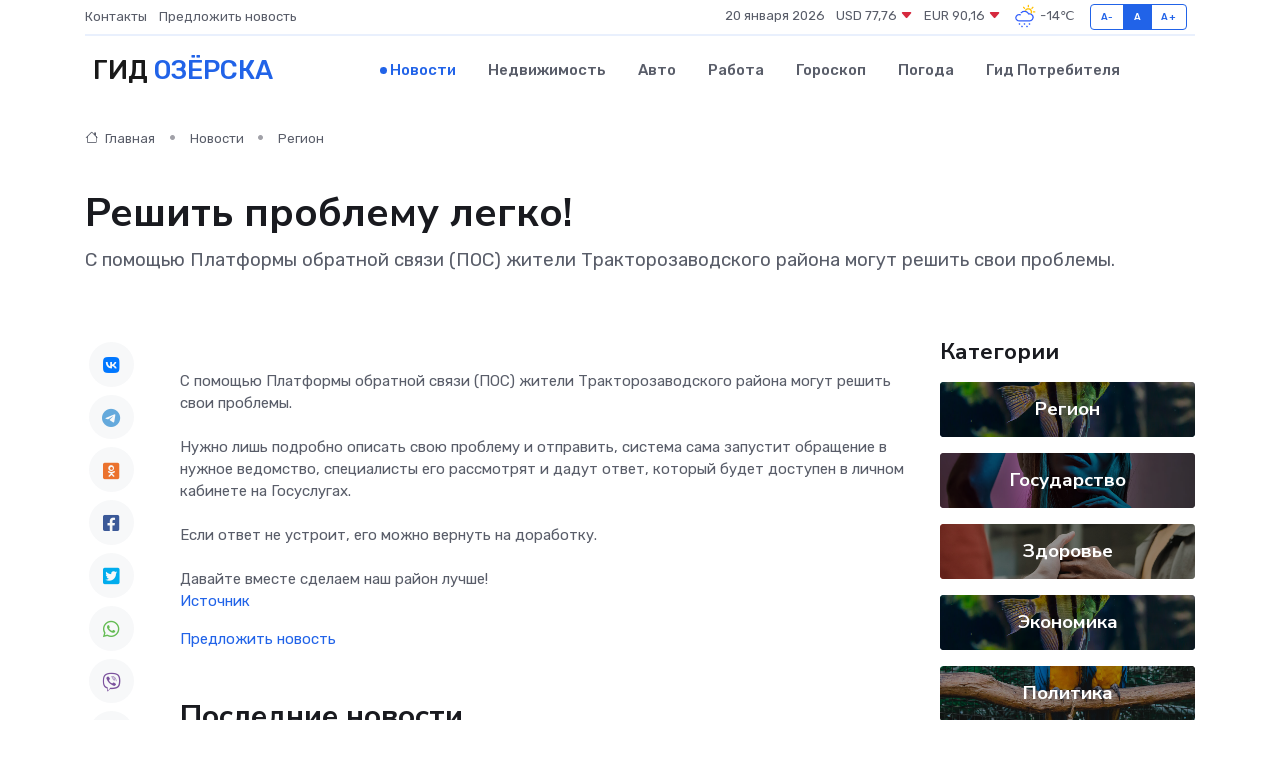

--- FILE ---
content_type: text/html; charset=utf-8
request_url: https://www.google.com/recaptcha/api2/aframe
body_size: 266
content:
<!DOCTYPE HTML><html><head><meta http-equiv="content-type" content="text/html; charset=UTF-8"></head><body><script nonce="flL4qpuv2dgPYIdg0PXnAQ">/** Anti-fraud and anti-abuse applications only. See google.com/recaptcha */ try{var clients={'sodar':'https://pagead2.googlesyndication.com/pagead/sodar?'};window.addEventListener("message",function(a){try{if(a.source===window.parent){var b=JSON.parse(a.data);var c=clients[b['id']];if(c){var d=document.createElement('img');d.src=c+b['params']+'&rc='+(localStorage.getItem("rc::a")?sessionStorage.getItem("rc::b"):"");window.document.body.appendChild(d);sessionStorage.setItem("rc::e",parseInt(sessionStorage.getItem("rc::e")||0)+1);localStorage.setItem("rc::h",'1768875267417');}}}catch(b){}});window.parent.postMessage("_grecaptcha_ready", "*");}catch(b){}</script></body></html>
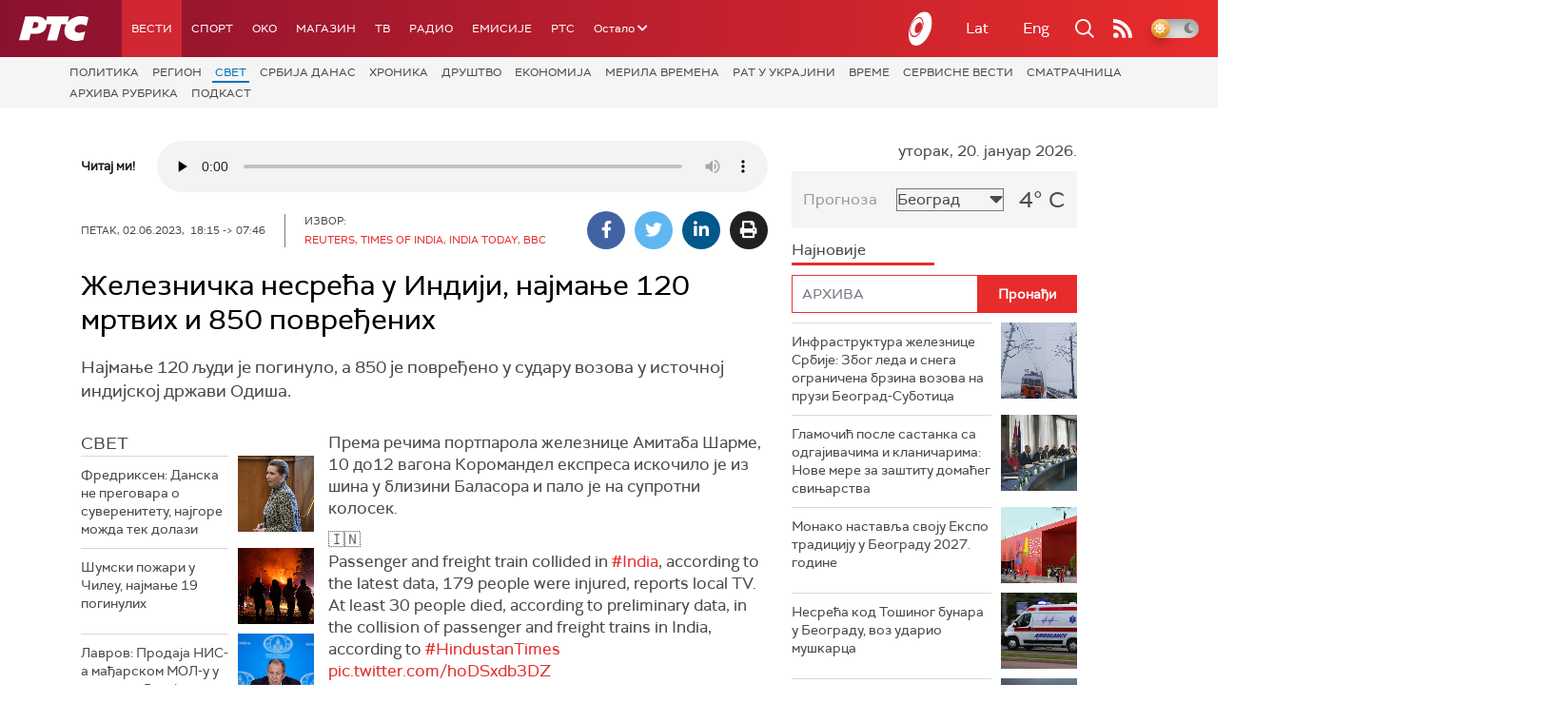

--- FILE ---
content_type: text/html;charset=UTF-8
request_url: https://www.rts.rs/boxes/embedBox.jsp?boxId=50271153&autoplay=false&pClass=box-left
body_size: 550
content:





<div class="embed-box box-left box620" style="width:100%">
    <span class="hide">50271153</span>
    
    <div class="embed-responsive">
        <blockquote class="twitter-tweet"><p lang="en" dir="ltr">🇮🇳 <br>Passenger and freight train collided in <a href="https://twitter.com/hashtag/India?src=hash&amp;ref_src=twsrc%5Etfw">#India</a>, according to the latest data, 179 people were injured, reports local TV. At least 30 people died, according to preliminary data, in the collision of passenger and freight trains in India, according to <a href="https://twitter.com/hashtag/HindustanTimes?src=hash&amp;ref_src=twsrc%5Etfw">#HindustanTimes</a> <a href="https://t.co/hoDSxdb3DZ">pic.twitter.com/hoDSxdb3DZ</a></p>&mdash; Mahmood Khan (@Mahmood88239370) <a href="https://twitter.com/Mahmood88239370/status/1664665922324561921?ref_src=twsrc%5Etfw">June 2, 2023</a></blockquote> <script async src="https://platform.twitter.com/widgets.js" charset="utf-8"></script>
    </div>
</div>

--- FILE ---
content_type: text/html; charset=utf-8
request_url: https://www.google.com/recaptcha/api2/aframe
body_size: 268
content:
<!DOCTYPE HTML><html><head><meta http-equiv="content-type" content="text/html; charset=UTF-8"></head><body><script nonce="Agiv4OzWcOjWZaqSNeapjQ">/** Anti-fraud and anti-abuse applications only. See google.com/recaptcha */ try{var clients={'sodar':'https://pagead2.googlesyndication.com/pagead/sodar?'};window.addEventListener("message",function(a){try{if(a.source===window.parent){var b=JSON.parse(a.data);var c=clients[b['id']];if(c){var d=document.createElement('img');d.src=c+b['params']+'&rc='+(localStorage.getItem("rc::a")?sessionStorage.getItem("rc::b"):"");window.document.body.appendChild(d);sessionStorage.setItem("rc::e",parseInt(sessionStorage.getItem("rc::e")||0)+1);localStorage.setItem("rc::h",'1768925116308');}}}catch(b){}});window.parent.postMessage("_grecaptcha_ready", "*");}catch(b){}</script></body></html>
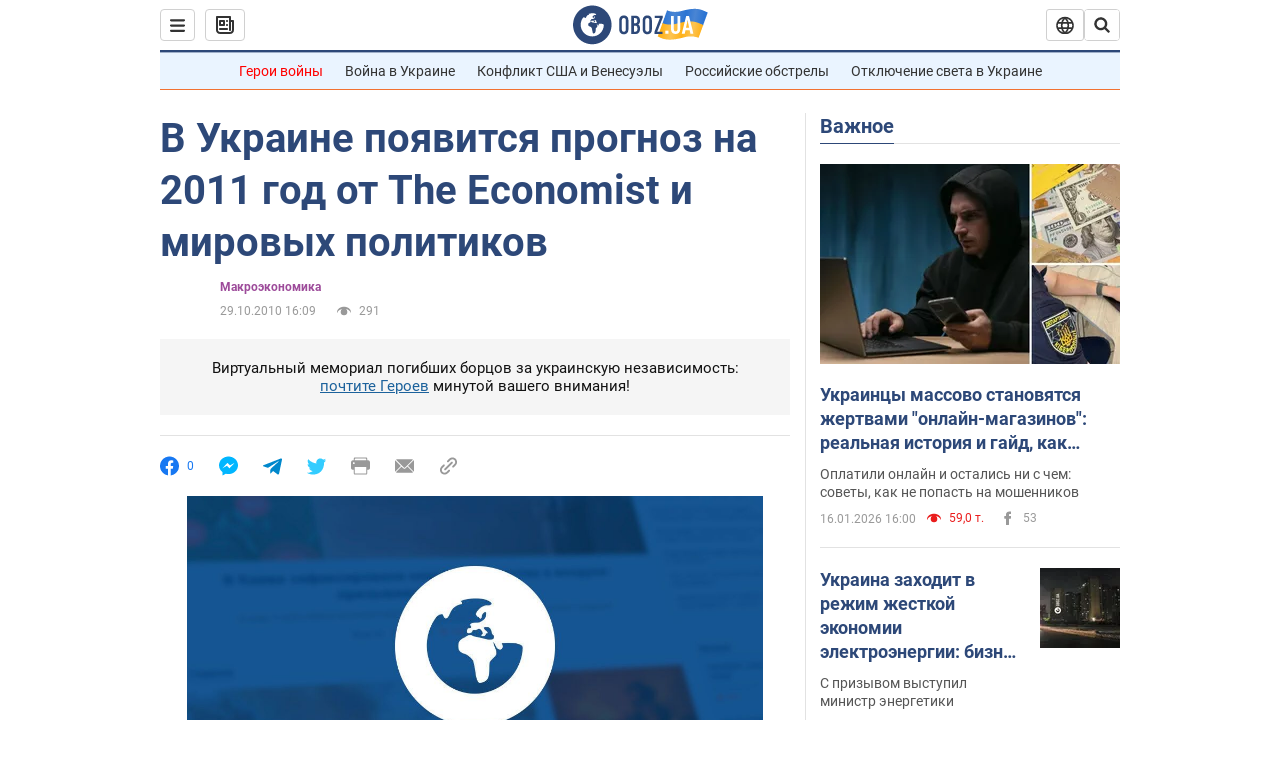

--- FILE ---
content_type: application/x-javascript; charset=utf-8
request_url: https://servicer.idealmedia.io/1418748/1?nocmp=1&sessionId=696b7950-185dc&sessionPage=1&sessionNumberWeek=1&sessionNumber=1&scale_metric_1=64.00&scale_metric_2=256.00&scale_metric_3=100.00&cbuster=1768651087988485625733&pvid=6c64a4f2-f316-4916-bce7-83eecfc5aa20&implVersion=11&lct=1763555100&mp4=1&ap=1&consentStrLen=0&wlid=c558121f-1c0d-4dda-8b48-7a1f510abe4a&uniqId=0c6d5&niet=4g&nisd=false&evt=%5B%7B%22event%22%3A1%2C%22methods%22%3A%5B1%2C2%5D%7D%2C%7B%22event%22%3A2%2C%22methods%22%3A%5B1%2C2%5D%7D%5D&pv=5&jsv=es6&dpr=1&hashCommit=cbd500eb&apt=2010-10-29T16%3A09%3A00&tfre=3874&w=0&h=1&tl=150&tlp=1&sz=0x1&szp=1&szl=1&cxurl=https%3A%2F%2Ffinance.obozrevatel.com%2Fanalytics-and-forecasts%2Fv-ukraine-poyavitsya-prognoz-na-2011-god-ot-the-economist-i-mirovyih-politikov.htm&ref=&lu=https%3A%2F%2Ffinance.obozrevatel.com%2Fanalytics-and-forecasts%2Fv-ukraine-poyavitsya-prognoz-na-2011-god-ot-the-economist-i-mirovyih-politikov.htm
body_size: 862
content:
var _mgq=_mgq||[];
_mgq.push(["IdealmediaLoadGoods1418748_0c6d5",[
["tsn.ua","11957692","1","У Львові поліціянтка з ноги напала на жінку, яка прибирала сніг","Львівська міська рада та поліція з’ясовують обставини конфлікту між поліціянткою та двірничкою","0","","","","euePKpu52r42DiDBEKTK_y3ysM8MgoAgIi1E9uDI9NwwTJzDlndJxZG2sYQLxm7SJP9NESf5a0MfIieRFDqB_Kldt0JdlZKDYLbkLtP-Q-WR3qaipJWF3x6HsjCOzYnz",{"i":"https://s-img.idealmedia.io/n/11957692/45x45/79x0x630x630/aHR0cDovL2ltZ2hvc3RzLmNvbS90LzUwOTE1My9mZjZkN2NlMzJkNTI1YjE3Njg2NGZhYTc1MzE0NjdmOS5qcGVn.webp?v=1768651088-lElp7_zbqxPksfD8-wVzQKC1fj7R1jCQ6ARVRSY2hOc","l":"https://clck.idealmedia.io/pnews/11957692/i/1298901/pp/1/1?h=euePKpu52r42DiDBEKTK_y3ysM8MgoAgIi1E9uDI9NwwTJzDlndJxZG2sYQLxm7SJP9NESf5a0MfIieRFDqB_Kldt0JdlZKDYLbkLtP-Q-WR3qaipJWF3x6HsjCOzYnz&utm_campaign=obozrevatel.com&utm_source=obozrevatel.com&utm_medium=referral&rid=c9d82c03-f39b-11f0-86b5-c4cbe1e3eca4&tt=Direct&att=3&afrd=296&iv=11&ct=1&gdprApplies=0&muid=q0h8wecC6IW3&st=-300&mp4=1&h2=RGCnD2pppFaSHdacZpvmnoTb7XFiyzmF87A5iRFByjv3Uq9CZQIGhHBl6Galy7GAk9TSCRwSv8cyrs8w0o3L6w**","adc":[],"sdl":0,"dl":"","category":"События Украины","dbbr":0,"bbrt":0,"type":"e","media-type":"static","clicktrackers":[],"cta":"Читати далі","cdt":"","tri":"c9d83c2f-f39b-11f0-86b5-c4cbe1e3eca4","crid":"11957692"}],],
{"awc":{},"dt":"desktop","ts":"","tt":"Direct","isBot":1,"h2":"RGCnD2pppFaSHdacZpvmnoTb7XFiyzmF87A5iRFByjv3Uq9CZQIGhHBl6Galy7GAk9TSCRwSv8cyrs8w0o3L6w**","ats":0,"rid":"c9d82c03-f39b-11f0-86b5-c4cbe1e3eca4","pvid":"6c64a4f2-f316-4916-bce7-83eecfc5aa20","iv":11,"brid":32,"muidn":"q0h8wecC6IW3","dnt":2,"cv":2,"afrd":296,"consent":true,"adv_src_id":39175}]);
_mgqp();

### Directions for this task
The response must repeat all the lines above exactly and include no pictures.

### Output for this task
--- FILE ---
content_type: text/html; charset=utf-8
request_url: https://www.google.com/recaptcha/api2/aframe
body_size: 266
content:
<!DOCTYPE HTML><html><head><meta http-equiv="content-type" content="text/html; charset=UTF-8"></head><body><script nonce="flL4qpuv2dgPYIdg0PXnAQ">/** Anti-fraud and anti-abuse applications only. See google.com/recaptcha */ try{var clients={'sodar':'https://pagead2.googlesyndication.com/pagead/sodar?'};window.addEventListener("message",function(a){try{if(a.source===window.parent){var b=JSON.parse(a.data);var c=clients[b['id']];if(c){var d=document.createElement('img');d.src=c+b['params']+'&rc='+(localStorage.getItem("rc::a")?sessionStorage.getItem("rc::b"):"");window.document.body.appendChild(d);sessionStorage.setItem("rc::e",parseInt(sessionStorage.getItem("rc::e")||0)+1);localStorage.setItem("rc::h",'1768875267417');}}}catch(b){}});window.parent.postMessage("_grecaptcha_ready", "*");}catch(b){}</script></body></html>

--- FILE ---
content_type: text/html;charset=UTF-8
request_url: https://www.rts.rs/boxes/embedBox.jsp?boxId=50271153&autoplay=false&pClass=box-left
body_size: 550
content:





<div class="embed-box box-left box620" style="width:100%">
    <span class="hide">50271153</span>
    
    <div class="embed-responsive">
        <blockquote class="twitter-tweet"><p lang="en" dir="ltr">🇮🇳 <br>Passenger and freight train collided in <a href="https://twitter.com/hashtag/India?src=hash&amp;ref_src=twsrc%5Etfw">#India</a>, according to the latest data, 179 people were injured, reports local TV. At least 30 people died, according to preliminary data, in the collision of passenger and freight trains in India, according to <a href="https://twitter.com/hashtag/HindustanTimes?src=hash&amp;ref_src=twsrc%5Etfw">#HindustanTimes</a> <a href="https://t.co/hoDSxdb3DZ">pic.twitter.com/hoDSxdb3DZ</a></p>&mdash; Mahmood Khan (@Mahmood88239370) <a href="https://twitter.com/Mahmood88239370/status/1664665922324561921?ref_src=twsrc%5Etfw">June 2, 2023</a></blockquote> <script async src="https://platform.twitter.com/widgets.js" charset="utf-8"></script>
    </div>
</div>

--- FILE ---
content_type: text/html; charset=utf-8
request_url: https://www.google.com/recaptcha/api2/aframe
body_size: 268
content:
<!DOCTYPE HTML><html><head><meta http-equiv="content-type" content="text/html; charset=UTF-8"></head><body><script nonce="Agiv4OzWcOjWZaqSNeapjQ">/** Anti-fraud and anti-abuse applications only. See google.com/recaptcha */ try{var clients={'sodar':'https://pagead2.googlesyndication.com/pagead/sodar?'};window.addEventListener("message",function(a){try{if(a.source===window.parent){var b=JSON.parse(a.data);var c=clients[b['id']];if(c){var d=document.createElement('img');d.src=c+b['params']+'&rc='+(localStorage.getItem("rc::a")?sessionStorage.getItem("rc::b"):"");window.document.body.appendChild(d);sessionStorage.setItem("rc::e",parseInt(sessionStorage.getItem("rc::e")||0)+1);localStorage.setItem("rc::h",'1768925116308');}}}catch(b){}});window.parent.postMessage("_grecaptcha_ready", "*");}catch(b){}</script></body></html>

--- FILE ---
content_type: application/x-javascript; charset=utf-8
request_url: https://servicer.idealmedia.io/1418748/1?nocmp=1&sessionId=696b7950-185dc&sessionPage=1&sessionNumberWeek=1&sessionNumber=1&scale_metric_1=64.00&scale_metric_2=256.00&scale_metric_3=100.00&cbuster=1768651087988485625733&pvid=6c64a4f2-f316-4916-bce7-83eecfc5aa20&implVersion=11&lct=1763555100&mp4=1&ap=1&consentStrLen=0&wlid=c558121f-1c0d-4dda-8b48-7a1f510abe4a&uniqId=0c6d5&niet=4g&nisd=false&evt=%5B%7B%22event%22%3A1%2C%22methods%22%3A%5B1%2C2%5D%7D%2C%7B%22event%22%3A2%2C%22methods%22%3A%5B1%2C2%5D%7D%5D&pv=5&jsv=es6&dpr=1&hashCommit=cbd500eb&apt=2010-10-29T16%3A09%3A00&tfre=3874&w=0&h=1&tl=150&tlp=1&sz=0x1&szp=1&szl=1&cxurl=https%3A%2F%2Ffinance.obozrevatel.com%2Fanalytics-and-forecasts%2Fv-ukraine-poyavitsya-prognoz-na-2011-god-ot-the-economist-i-mirovyih-politikov.htm&ref=&lu=https%3A%2F%2Ffinance.obozrevatel.com%2Fanalytics-and-forecasts%2Fv-ukraine-poyavitsya-prognoz-na-2011-god-ot-the-economist-i-mirovyih-politikov.htm
body_size: 862
content:
var _mgq=_mgq||[];
_mgq.push(["IdealmediaLoadGoods1418748_0c6d5",[
["tsn.ua","11957692","1","У Львові поліціянтка з ноги напала на жінку, яка прибирала сніг","Львівська міська рада та поліція з’ясовують обставини конфлікту між поліціянткою та двірничкою","0","","","","euePKpu52r42DiDBEKTK_y3ysM8MgoAgIi1E9uDI9NwwTJzDlndJxZG2sYQLxm7SJP9NESf5a0MfIieRFDqB_Kldt0JdlZKDYLbkLtP-Q-WR3qaipJWF3x6HsjCOzYnz",{"i":"https://s-img.idealmedia.io/n/11957692/45x45/79x0x630x630/aHR0cDovL2ltZ2hvc3RzLmNvbS90LzUwOTE1My9mZjZkN2NlMzJkNTI1YjE3Njg2NGZhYTc1MzE0NjdmOS5qcGVn.webp?v=1768651088-lElp7_zbqxPksfD8-wVzQKC1fj7R1jCQ6ARVRSY2hOc","l":"https://clck.idealmedia.io/pnews/11957692/i/1298901/pp/1/1?h=euePKpu52r42DiDBEKTK_y3ysM8MgoAgIi1E9uDI9NwwTJzDlndJxZG2sYQLxm7SJP9NESf5a0MfIieRFDqB_Kldt0JdlZKDYLbkLtP-Q-WR3qaipJWF3x6HsjCOzYnz&utm_campaign=obozrevatel.com&utm_source=obozrevatel.com&utm_medium=referral&rid=c9d82c03-f39b-11f0-86b5-c4cbe1e3eca4&tt=Direct&att=3&afrd=296&iv=11&ct=1&gdprApplies=0&muid=q0h8wecC6IW3&st=-300&mp4=1&h2=RGCnD2pppFaSHdacZpvmnoTb7XFiyzmF87A5iRFByjv3Uq9CZQIGhHBl6Galy7GAk9TSCRwSv8cyrs8w0o3L6w**","adc":[],"sdl":0,"dl":"","category":"События Украины","dbbr":0,"bbrt":0,"type":"e","media-type":"static","clicktrackers":[],"cta":"Читати далі","cdt":"","tri":"c9d83c2f-f39b-11f0-86b5-c4cbe1e3eca4","crid":"11957692"}],],
{"awc":{},"dt":"desktop","ts":"","tt":"Direct","isBot":1,"h2":"RGCnD2pppFaSHdacZpvmnoTb7XFiyzmF87A5iRFByjv3Uq9CZQIGhHBl6Galy7GAk9TSCRwSv8cyrs8w0o3L6w**","ats":0,"rid":"c9d82c03-f39b-11f0-86b5-c4cbe1e3eca4","pvid":"6c64a4f2-f316-4916-bce7-83eecfc5aa20","iv":11,"brid":32,"muidn":"q0h8wecC6IW3","dnt":2,"cv":2,"afrd":296,"consent":true,"adv_src_id":39175}]);
_mgqp();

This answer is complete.